ただし、幸いなことにほとんどの曲は、後のシリーズで再録音しているので、ここは素直にあきらめて引き下がりましょう。
90年代終わりに、今度はCascavelleというレーベルから4枚のCDが発売されています。 2つの即興曲が再録音され、舞曲やソナタの一部と推定されている小品も含まれます。このシリーズは比較的あちこちのマーケットで常識的な値段で散見されます。
90年代前半から2009年までに、断続的に6枚のCDを断続的に発売したのがGlobeというレーベル。楽興の時、3つの小品の再録音を含めて、まだ録音をしていなかったものを大量に集めてきた内容で、特にD960も再録音しているんです。
興味深いのは、D960の草稿の演奏も収録しているところ。もちろん曲として完成しているわけではなく、あくまでも曲として成り立つまでの過程にすぎませんが、なかなか実演を聴くことが無いので貴重な録音と言えます。
最後に2007年の録音でVDE-Galloとのいうレーベルから1枚だけCDが出ていて、ここにはD840が収録されています。

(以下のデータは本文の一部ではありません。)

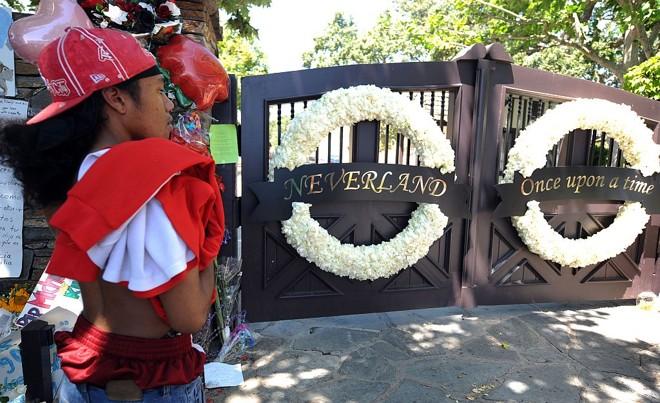 Fã de Michael Jackson aguarda em frente ao portão do rancho Neverland, na Califórnia: indecisão se o velório vai ser público no local |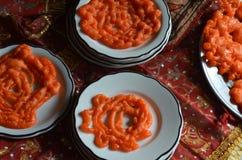 Jalebi印地安漏斗结块甜点 库存图片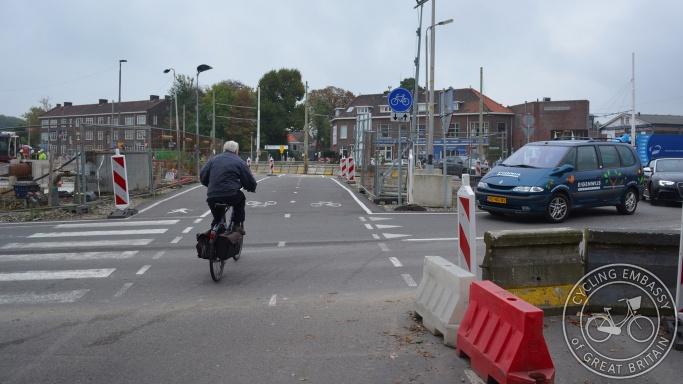 Cycle path through construction site Delft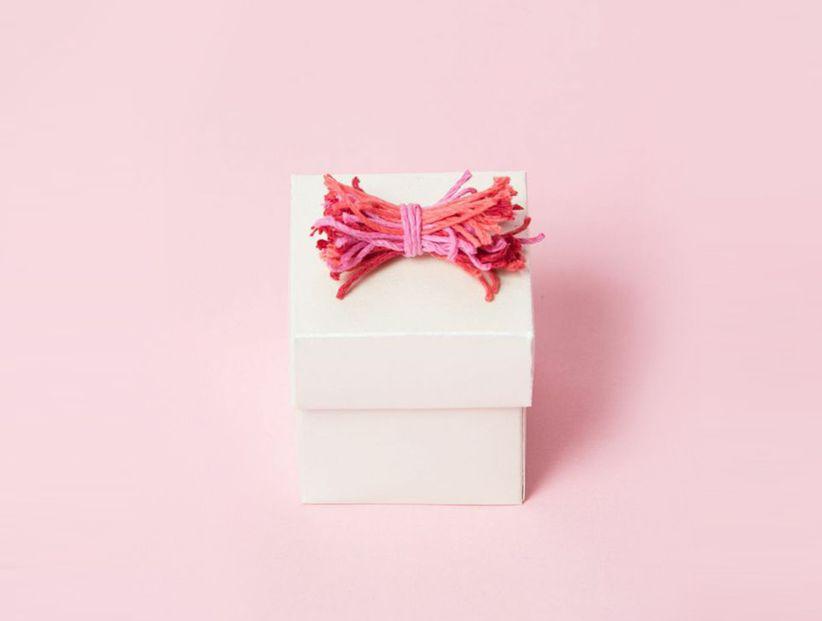String Bow Wedding Favor Box Diy Weddingwire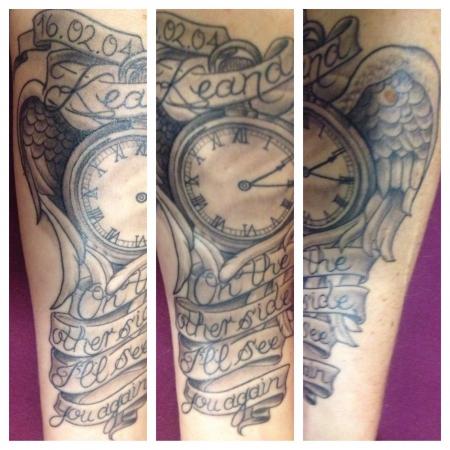 engelsflügel-Tattoo: Taschenuhr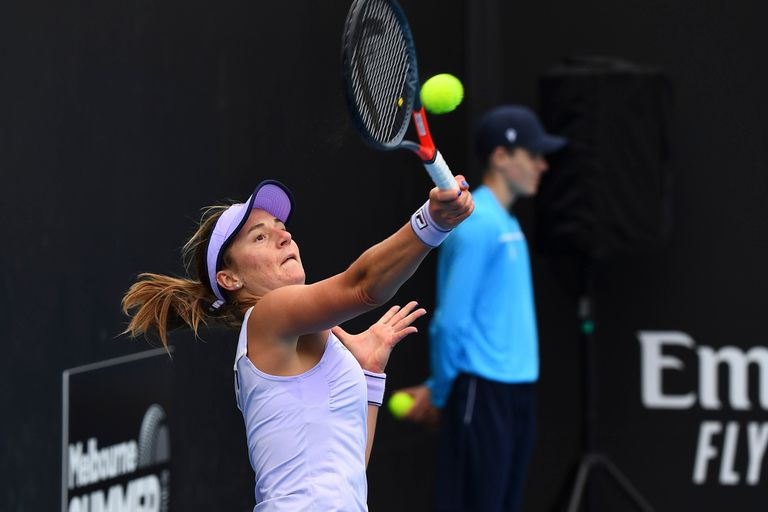 Tras un mágico 2020, en el que alcanzó las semifinales de Roland Garros e ingresó en el Top 50, Nadia Podoroska está compitiendo con muchas expectativas en Melbourne.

D840は第2楽章まで完成していますが、第3と第4楽章は途中やめ。全体としては未完成のソナタなので、基本的には収録を避けてきたのかもしれません。でも、完成部分だけでも人気の高い作品ですから、おそらくこれを最後に収録したことで全集としての完成を意識したのかもしれません。
というわけで、最初のJecklinの第1巻とDivertimentoの3枚を除いて、何とか手元に揃えることができましたが、どうしても無くてはならないのがJecklinの第1巻。ついに、究極の奥の手を使いました。
なんと、レコードを買ったんです。LPレコードです。いゃぁ~、最後にレコードを買ったのはいつのことでしょうか。おそらく学生の頃でしょうから、たぶん30年ぶりくらい。
アメリカのマーケットで見つけて、悩んだ末カートに入れたんですが、何と海外発送はしていないと・・・そこで、しがない英語のメールを何度か送って交渉した結果、送料込み約1万円で手に入れることができました。
でもって、レコードなんてどうするんだい? と思われるかもしれませんが、安心してください、あるんです。実はレコード・プレイヤーがうちにある。
なんで今時そんなものがあるかというと、以前に手元に残っていた落語のレコードをパソコンに取り込むために購入したんです。aiwa製で、確か5000円くらいの安っぽいものですけど、今でもちゃんと使えるんです。
というわけで、「レコード盤に針を落とす」という昭和の匂いがプンプンするレトロな結末ですが、いろいろな意味で楽しめることになりました。